(Assignment) Write out, word for word, every line in the data below from the one containing "The researchers specifically" to the one containing "Is this true?", both of them included.

[Stored data]

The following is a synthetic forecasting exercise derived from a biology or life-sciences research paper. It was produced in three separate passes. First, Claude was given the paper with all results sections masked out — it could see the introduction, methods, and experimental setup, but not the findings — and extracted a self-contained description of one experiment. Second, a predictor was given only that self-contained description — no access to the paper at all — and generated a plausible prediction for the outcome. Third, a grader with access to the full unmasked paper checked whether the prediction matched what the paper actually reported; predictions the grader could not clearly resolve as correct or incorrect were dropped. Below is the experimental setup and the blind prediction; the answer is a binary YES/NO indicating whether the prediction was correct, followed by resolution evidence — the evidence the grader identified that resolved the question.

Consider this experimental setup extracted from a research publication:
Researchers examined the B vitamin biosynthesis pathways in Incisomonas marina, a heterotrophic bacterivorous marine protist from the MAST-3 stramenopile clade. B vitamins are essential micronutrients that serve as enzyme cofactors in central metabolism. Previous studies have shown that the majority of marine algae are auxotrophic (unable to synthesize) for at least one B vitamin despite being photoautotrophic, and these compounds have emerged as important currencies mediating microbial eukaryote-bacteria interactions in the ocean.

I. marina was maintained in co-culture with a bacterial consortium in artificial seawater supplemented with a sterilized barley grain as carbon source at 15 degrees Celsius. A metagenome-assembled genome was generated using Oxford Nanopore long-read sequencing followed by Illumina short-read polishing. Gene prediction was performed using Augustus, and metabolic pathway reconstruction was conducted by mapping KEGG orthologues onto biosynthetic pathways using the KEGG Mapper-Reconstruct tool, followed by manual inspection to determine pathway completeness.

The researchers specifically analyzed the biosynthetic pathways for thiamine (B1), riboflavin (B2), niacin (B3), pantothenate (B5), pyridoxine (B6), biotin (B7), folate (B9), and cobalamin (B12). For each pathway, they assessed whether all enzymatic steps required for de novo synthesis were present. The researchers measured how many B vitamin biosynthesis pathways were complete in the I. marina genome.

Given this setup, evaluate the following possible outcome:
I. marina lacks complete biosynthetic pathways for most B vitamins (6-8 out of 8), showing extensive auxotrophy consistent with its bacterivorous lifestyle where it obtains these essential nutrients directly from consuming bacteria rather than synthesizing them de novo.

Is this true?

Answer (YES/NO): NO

(Output for this exercise)
The researchers specifically analyzed the biosynthetic pathways for thiamine (B1), riboflavin (B2), niacin (B3), pantothenate (B5), pyridoxine (B6), biotin (B7), folate (B9), and cobalamin (B12). For each pathway, they assessed whether all enzymatic steps required for de novo synthesis were present. The researchers measured how many B vitamin biosynthesis pathways were complete in the I. marina genome.

Given this setup, evaluate the following possible outcome:
I. marina lacks complete biosynthetic pathways for most B vitamins (6-8 out of 8), showing extensive auxotrophy consistent with its bacterivorous lifestyle where it obtains these essential nutrients directly from consuming bacteria rather than synthesizing them de novo.

Is this true?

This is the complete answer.